- _Items_
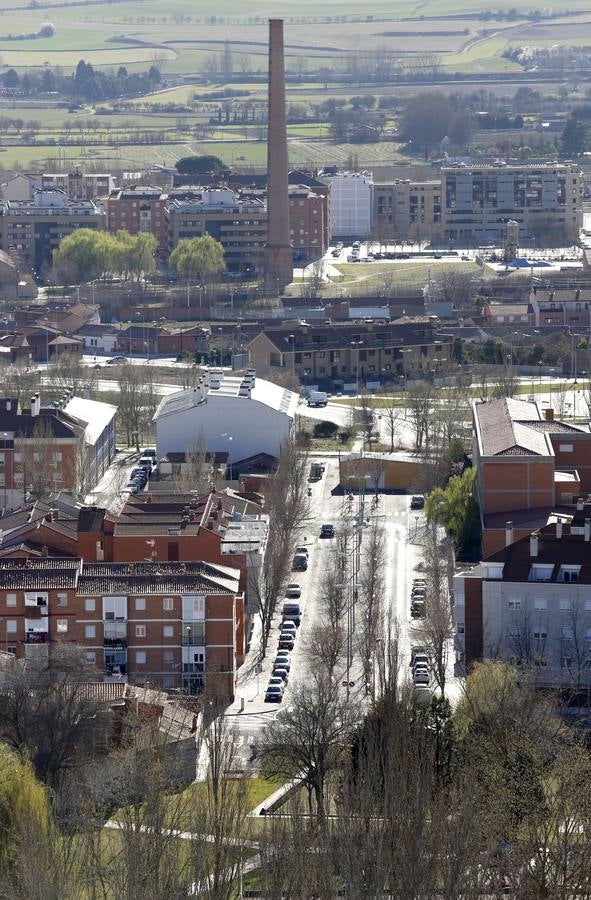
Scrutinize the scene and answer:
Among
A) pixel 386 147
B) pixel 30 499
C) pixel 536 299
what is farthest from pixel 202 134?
pixel 30 499

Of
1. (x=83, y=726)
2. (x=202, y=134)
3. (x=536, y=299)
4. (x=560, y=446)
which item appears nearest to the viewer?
(x=83, y=726)

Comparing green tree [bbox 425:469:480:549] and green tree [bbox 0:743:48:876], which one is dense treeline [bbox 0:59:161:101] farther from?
green tree [bbox 0:743:48:876]

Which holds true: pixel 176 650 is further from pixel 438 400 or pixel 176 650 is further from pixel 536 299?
pixel 536 299

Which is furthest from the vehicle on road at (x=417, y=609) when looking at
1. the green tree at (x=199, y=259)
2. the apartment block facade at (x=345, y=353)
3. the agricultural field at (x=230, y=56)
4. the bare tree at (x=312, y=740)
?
the agricultural field at (x=230, y=56)

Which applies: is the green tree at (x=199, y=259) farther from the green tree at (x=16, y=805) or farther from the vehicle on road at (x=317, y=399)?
the green tree at (x=16, y=805)

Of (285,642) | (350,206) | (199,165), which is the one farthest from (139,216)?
(285,642)
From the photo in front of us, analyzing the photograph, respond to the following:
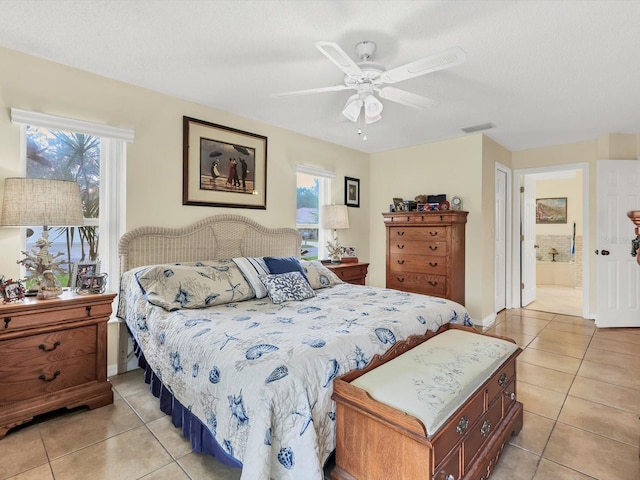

- _Exercise requirements_
Reproduce verbatim the lines of the records from the line containing "Of (285,642) |" through the end, omitting the pictures.

- _Result_
Of (285,642) | (350,206) | (199,165), which is the one farthest from (139,216)?
(285,642)
From the photo in front of us, analyzing the photograph, respond to the following:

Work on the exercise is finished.